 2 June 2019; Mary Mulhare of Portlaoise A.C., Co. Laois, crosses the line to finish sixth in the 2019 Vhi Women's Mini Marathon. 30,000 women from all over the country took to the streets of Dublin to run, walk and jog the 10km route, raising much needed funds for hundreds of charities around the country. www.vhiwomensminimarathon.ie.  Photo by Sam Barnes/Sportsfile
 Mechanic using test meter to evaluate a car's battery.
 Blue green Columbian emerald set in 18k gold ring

* * *

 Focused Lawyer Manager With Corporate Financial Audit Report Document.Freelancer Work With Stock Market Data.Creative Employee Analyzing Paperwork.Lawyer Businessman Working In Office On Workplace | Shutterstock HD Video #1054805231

...

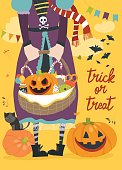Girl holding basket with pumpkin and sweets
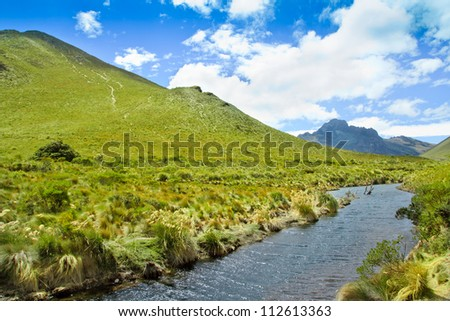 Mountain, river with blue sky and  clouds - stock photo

• Task prompt: In the listing above, transcribe exactly everything from the line containing "2 June 2019;" down to the line containing "Blue green Columbian", including both and nothing more.

• Output of the task:
 2 June 2019; Mary Mulhare of Portlaoise A.C., Co. Laois, crosses the line to finish sixth in the 2019 Vhi Women's Mini Marathon. 30,000 women from all over the country took to the streets of Dublin to run, walk and jog the 10km route, raising much needed funds for hundreds of charities around the country. www.vhiwomensminimarathon.ie.  Photo by Sam Barnes/Sportsfile
 Mechanic using test meter to evaluate a car's battery.
 Blue green Columbian emerald set in 18k gold ring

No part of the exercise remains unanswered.